Saved entries:
· · ·

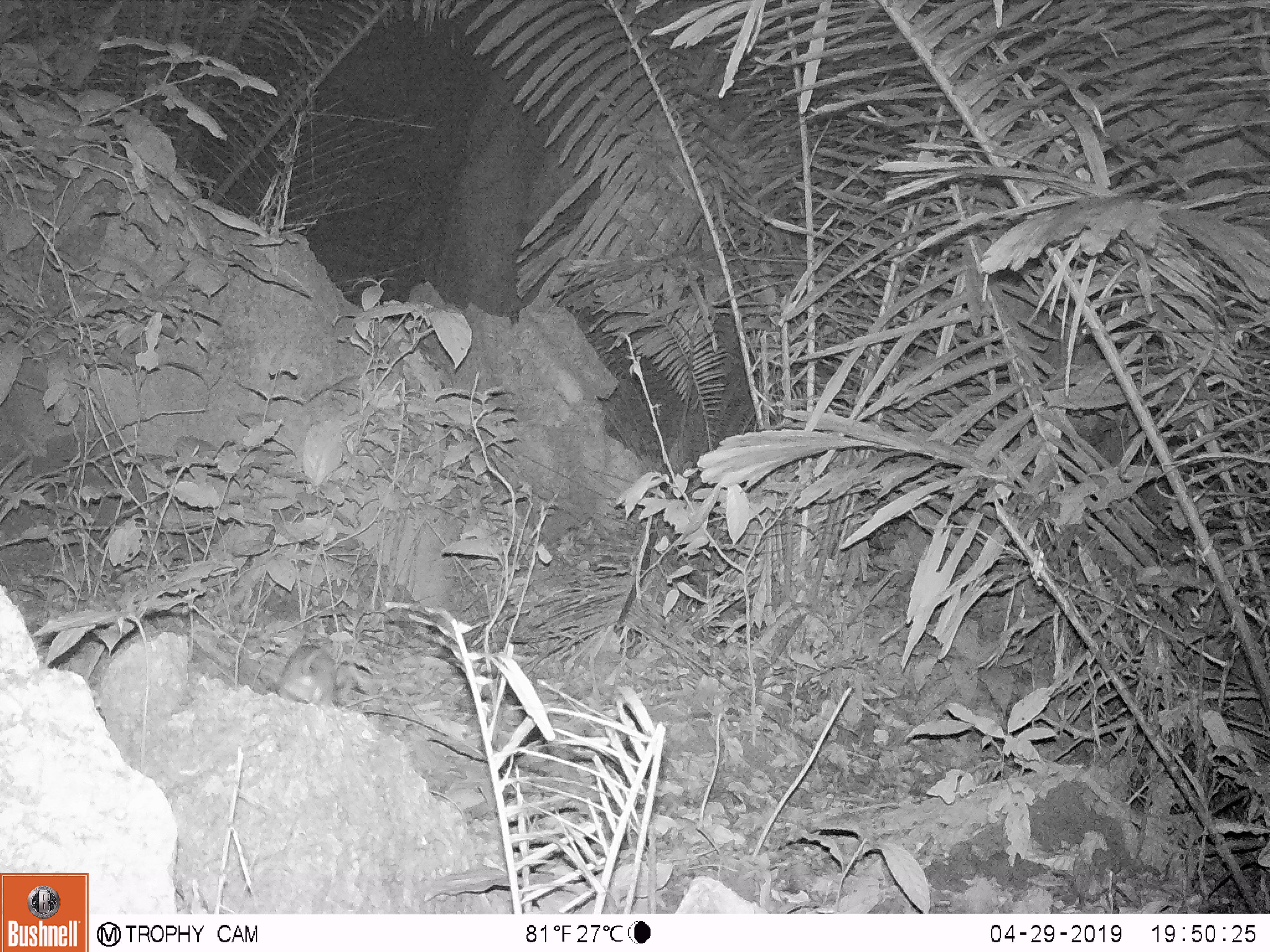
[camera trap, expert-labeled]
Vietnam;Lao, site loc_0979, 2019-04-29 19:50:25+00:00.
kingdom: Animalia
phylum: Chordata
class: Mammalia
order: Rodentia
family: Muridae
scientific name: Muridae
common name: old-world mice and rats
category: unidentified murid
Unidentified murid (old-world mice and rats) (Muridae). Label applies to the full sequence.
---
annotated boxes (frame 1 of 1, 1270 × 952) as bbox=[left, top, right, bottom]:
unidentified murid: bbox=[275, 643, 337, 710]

· · ·

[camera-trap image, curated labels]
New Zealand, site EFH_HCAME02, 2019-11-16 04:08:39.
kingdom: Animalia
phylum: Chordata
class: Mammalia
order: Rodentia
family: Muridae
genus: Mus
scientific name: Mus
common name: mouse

· · ·

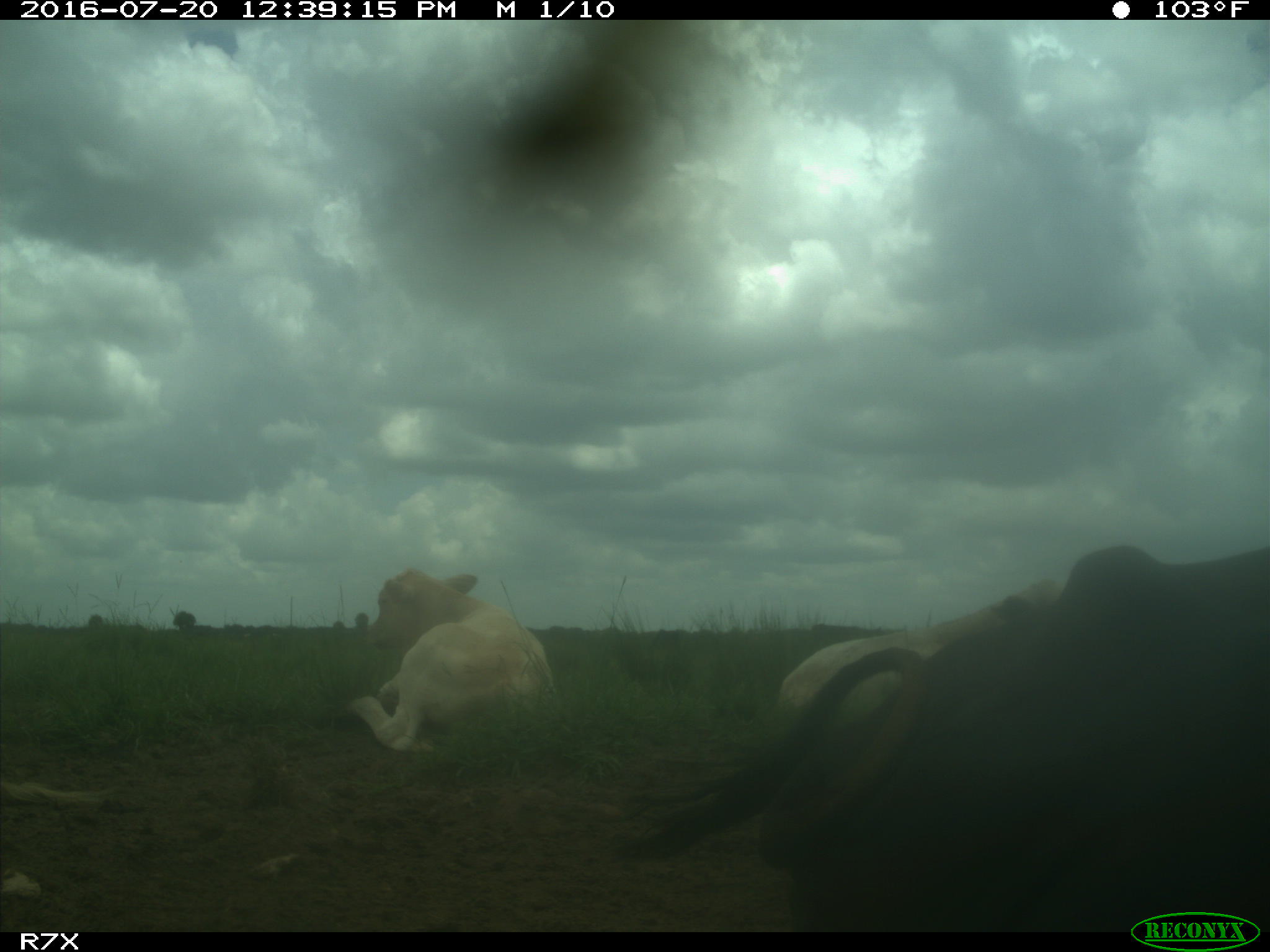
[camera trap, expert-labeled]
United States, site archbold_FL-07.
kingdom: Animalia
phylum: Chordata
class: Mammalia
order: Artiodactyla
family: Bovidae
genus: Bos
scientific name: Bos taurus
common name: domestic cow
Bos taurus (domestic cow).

· · ·

WORK REQUIRED: Your answer must be every line from the entries that contains the string "scientific", copied as it stands.

WRITTEN RESPONSE:
scientific name: Muridae
scientific name: Mus
scientific name: Bos taurus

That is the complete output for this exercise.